Specificity logos and matrices
The summary page for any peptidase with well-characterised specificity contains a 'logo' that is a diagrammatic representation of the specificity preference in each of the subsites P4 - P4'. To generate the logos, sequences around cleavage sites (ten or more) are aligned, and a hidden Markov model is generated. This is converted to a logo by use of the WebLogo package (Crooks et al., 2004). The preferred amino acid residues in each site are shown in the usual one-letter code, and colour-coded according to chemical type: green for polar amino acids (Gly, Ser, Thr, Tyr, Cys, Gln, Asn), red for acidic amino acids (Asp, Glu), blue for basic amino acids (Arg, Lys, His) and black for hydrophobic amino acids (Ala, Val, Leu, Ile, Pro, Trp, Phe, Met). Each cleavage pattern is also represented in plain text, with oblique strokes indicating the positions P4-P4’. Larger and smaller, upper- or lower-case letters are used to give an intuitive feel for the strength of the specificity preference.
The specificity matrix shows how frequently each amino acid has been found to occur in each position around the scissile bond. There is a column for each substrate residue P4 to P4', and a row for each amino acid (ordered by side chain characteristics: aliphatic hydrophobic, aromatic hydrophobic, uncharged, acidic and basic). The number of occurrences of each residue is shown in the cell, and the background of the cell is shaded more darkly when the number is large. This display has the advantage that amino acids not known to occur in a given cleavage site can be seen.

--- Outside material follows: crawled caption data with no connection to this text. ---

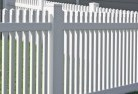 Acacia Gardens Picket fencing 3,jpg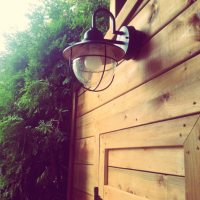 Luminaire vintage et autres bricolages au jardin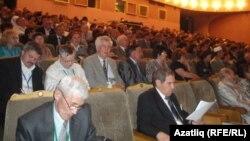 Башкортстан татарлары милли-мәдәни мохтәрияте конференциясе, Уфа, 21 апрель 2012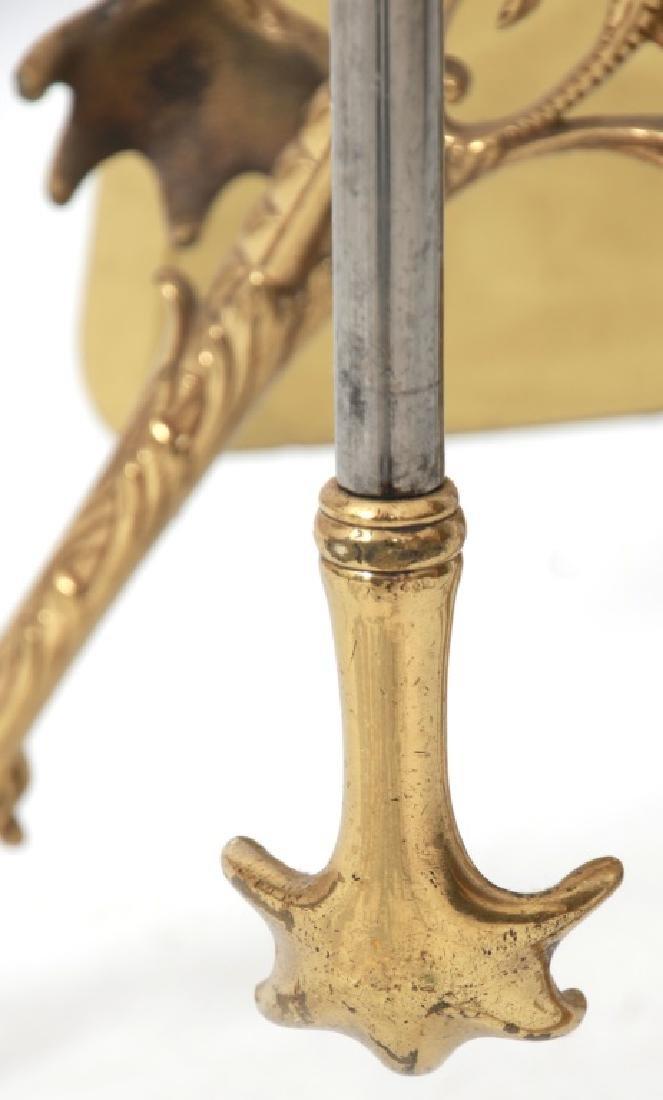 4 Piece Brass Fireplace Set with Stand - 8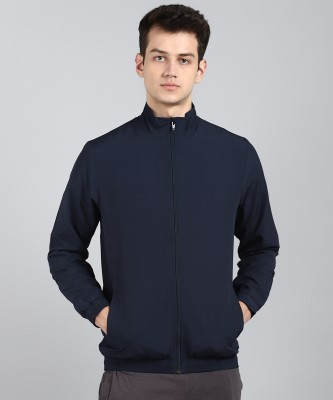 Asics Full Sleeve Solid Men Jacket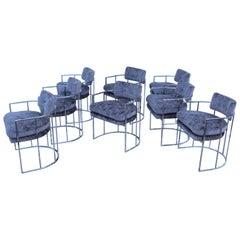 Milo Baughman Chrome and Velvet Barrel Dining Chairs Set of 8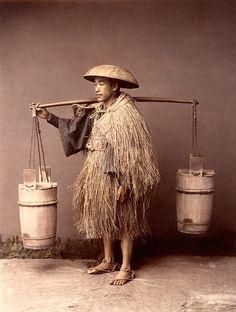 PORTEUR D'EAU, VERS 1885  KUSAKABE KIMBEI
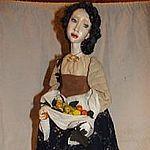 Илона Желонкина(Брожожанская) (kykli-mykli) - Ярмарка Мастеров - ручная работа, handmade
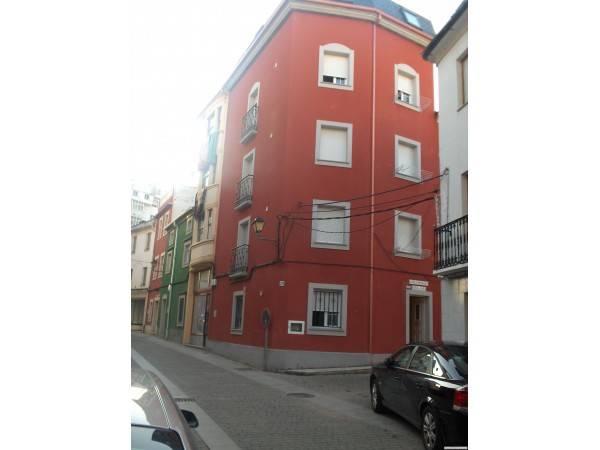 Apartamentos Penalonga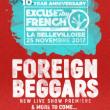 Soirée EXCUSE MY FRENCH: 10 YEAR ANNIVERSARY à Paris @ La Bellevilloise - Billets & Places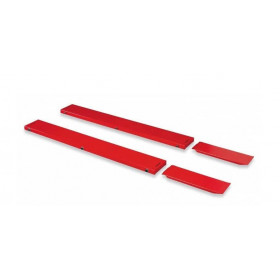 Extensions latérales BIKE LIFT standard rouge 220x30cm pour MAX 516 / ABSOLUTE 756 Gate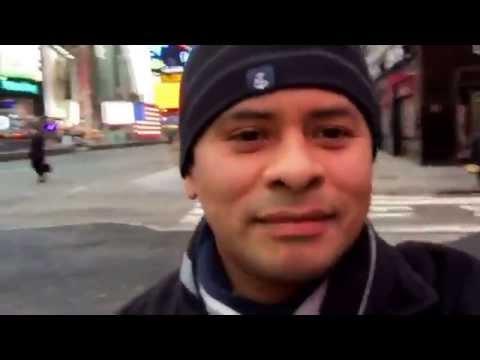 Embajada de Honduras en New York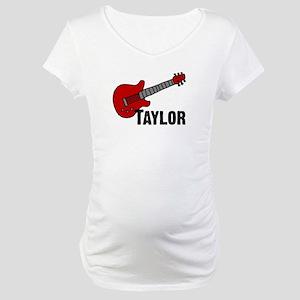 Guitar - Taylor Maternity T-Shirt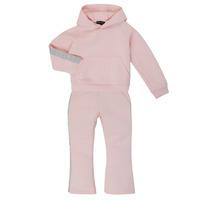 textil Niña Conjuntos chándal Emporio Armani 6H3V01-1JDSZ-0356 Rosa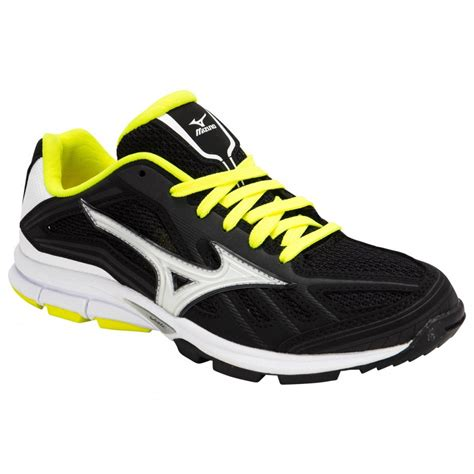 turf shoes mizuno players s turf shoes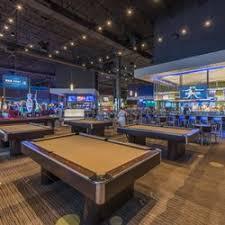 mini pool table academy main event entertainment 144 photos 100 reviews arcades 4040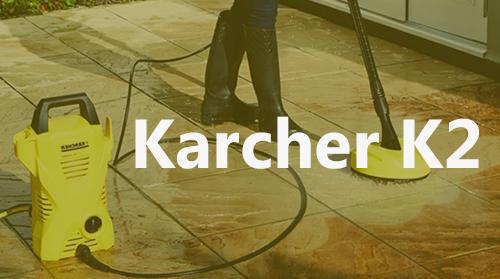 Hidrolimpiadora Karcher K2 Full Control – Revisión y Opiniones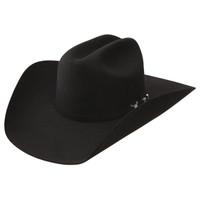 RESISTOL USTRC 6X FUR COWBOY HAT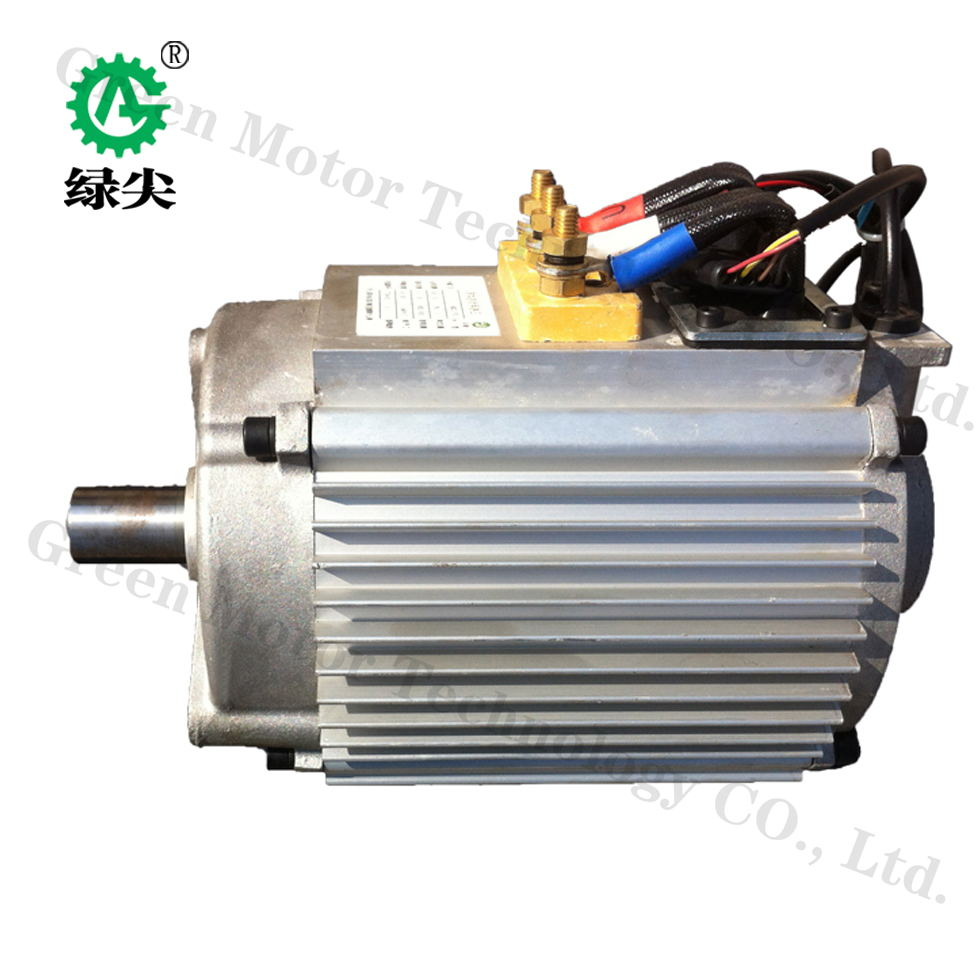 3kw Car Electric Car Ac Motor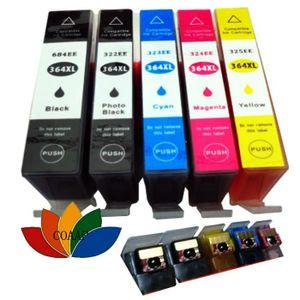 CARTOUCHE IMPRIMANTE 5 Cartouche d'encre rechargeable compatible HPP 36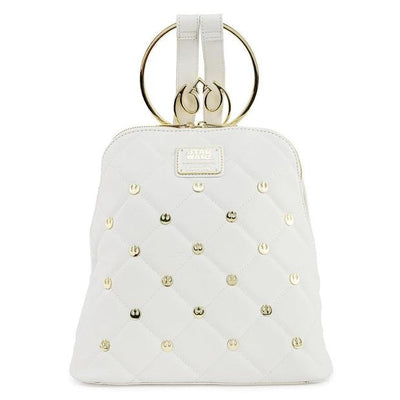 "Star Wars - White with Gold Rebel Hardware 11"" Faux Leather Mini Backpack"
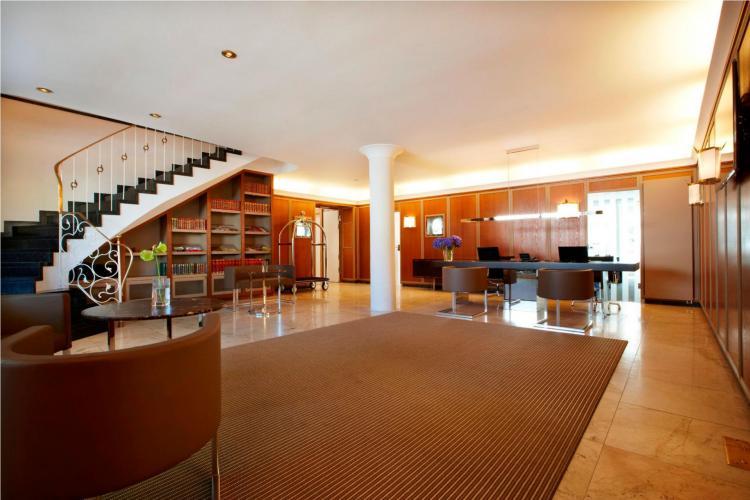 Romantik Hotel Lindner-4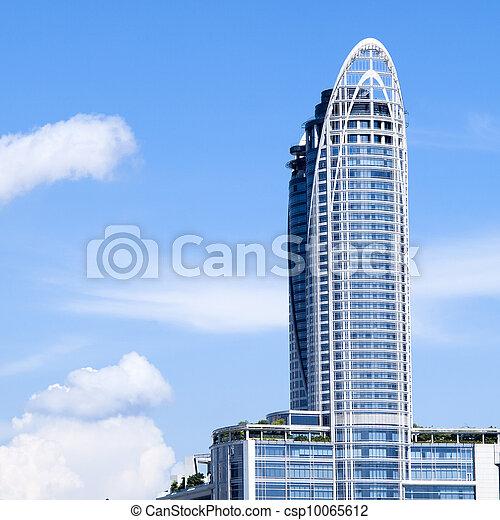 Highrise modern building in Bangkok, Thailand. - csp10065612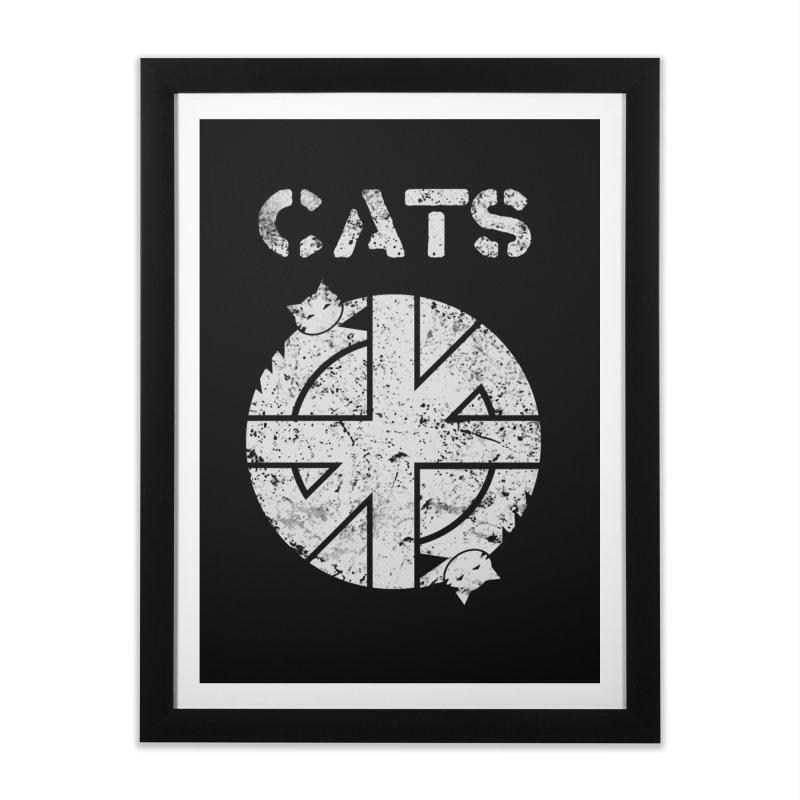CRASS CATS Home Framed Fine Art Print by Niko L King's Artist Shop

Combinatorial substrate analyses
There are techniques for determining peptidase specificity using positional scanning substrate combinatorial libraries comprising either fluorogenic or internally quenched substrates. Analyses of cleaved substrates is often automated and actual cleavage positions in individual substrates unknown. Poreba & Drag (2010) have reviewed the different techniques and are collecting the conclusions from the published literature. These have been made available to MEROPS. When data exists, a table is shown on the peptidase summary page beneath the specificity logos and matrices. Preferences in P4-P4' are shown with amino acids in single letter code plus 'n' for norleucine, 'Abu' for 2-aminobutyric acid, 'Amf' for 4-aminomethyl-Phe and 'Iaf' for 4-aminomethyl-N-isopropyl-Phe. The term 'broad' is shown when no preference exists in a binding pocket. The table also indicates the source organism of the peptidase, whether the peptidase was wild type or recombinant, the optimum substrate identified, the fluorophore or the donor-acceptor pair for an internally quenched substrate, and the reference.